Gintautas Matulis

No. 6 – Juventus Utena
- Position: Small forward
- League: LKL BCL

Personal information
- Born: 6 December 1986 (age 39) Rokiškis, Lithuanian SSR, Soviet Union
- Listed height: 1.97 m (6 ft 6 in)
- Listed weight: 94 kg (207 lb)

Career information
- NBA draft: 2008: undrafted
- Playing career: 2008–2023, 2024–present

Career history
- 2008–2014: Juventus Utena
- 2014–2015: Ežerūnas-Karys Molėtai
- 2015–2017: Sūduva-Mantinga Marijampolė
- 2017–2018: Nevėžis Kėdainiai
- 2018: Þór Þorlákshöfn
- 2018–2019: Nevėžis Kėdainiai
- 2019–2020: Sūduva-Mantinga Marijampolė
- 2020–2023: Juventus Utena
- 2024–2026: Jurbarkas-Karys
- 2026–present: Juventus Utena

Career highlights
- BBL Challenge Cup champion (2011); 2× NKL champion (2016, 2017);

= Gintautas Matulis =

Lithuanian basketball player (born 1986)

Gintautas Matulis (born 6 December 1986) is a Lithuanian professional basketball player for Juventus Utena of the Lithuanian Basketball League (LKL) and the Basketball Champions League (BCL). He plays at the small forward position.

==Professional career==
Matulis spent the 2017–18 season with Nevėžis Kėdainiai in the Lithuanian Basketball League and FIBA Europe Cup. On 5 July 2018, he signed with Þór Þorlákshöfn of the Icelandic Úrvalsdeild karla.
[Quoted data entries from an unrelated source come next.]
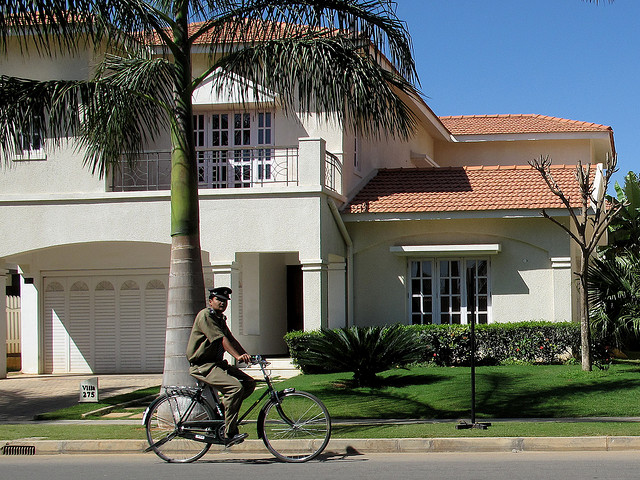 Gated communities are on the rise on Bangalore's periphery. As demand for housing increases and incomes rise across Indian cities, private developers play an important role in promoting sustainable development by ensuring access to alternative modes of transport. Photo by Ed Yourdon/Flickr.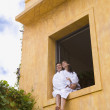 Couple in bathrobes sitting in window — Stock Photo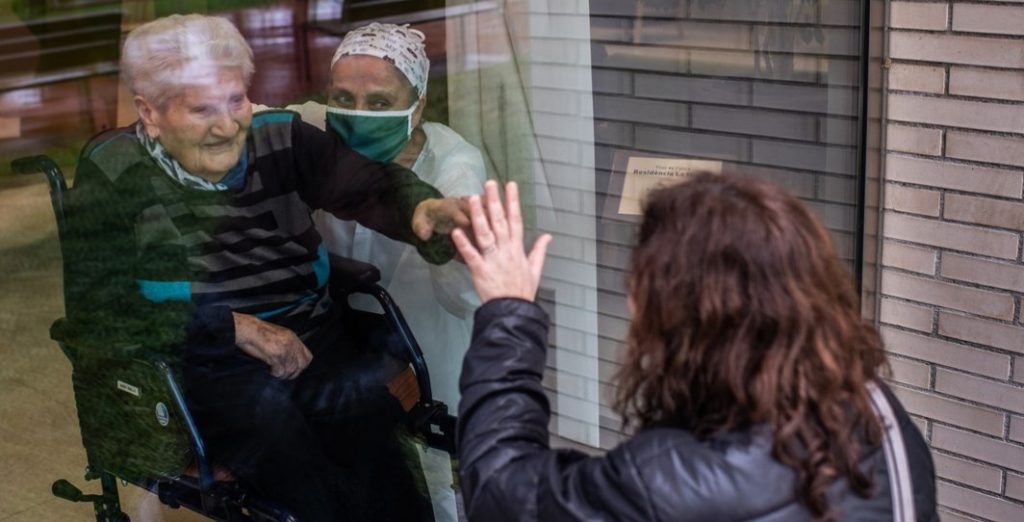 [Image Description: An elderly man in a care home looks out at a female relative from behind a closed window. A carer, wearing a face mask, sits beside the man]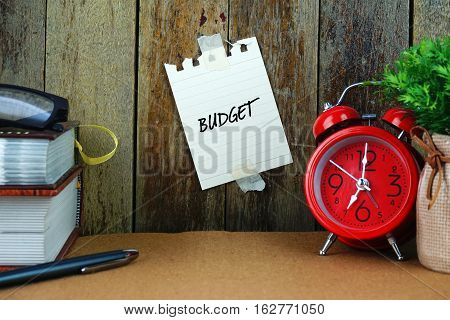Budget text written on sticky note. Book, pen, spectacle and red clock on brown desk. Education and business concept.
He left the team in November due to injuries after averaging 9.8 points and 5.0 rebounds in 4 games.

On 13 June 2020, Matulis returned to Juventus Utena.

On 17 July 2026, Matulis once again returned to Juventus Utena of the Lithuanian Basketball League (LKL) and the Basketball Champions League (BCL).

==Post-playing career==
On 13 April 2023, Matulis became the general manager of Juventus Utena.

==National 3x3 team==
As a member of the Lithuania men's national 3x3 team, Matulis won a bronze medal at the 2024 Summer Olympics and a silver medal at the 2022 FIBA 3x3 World Cup.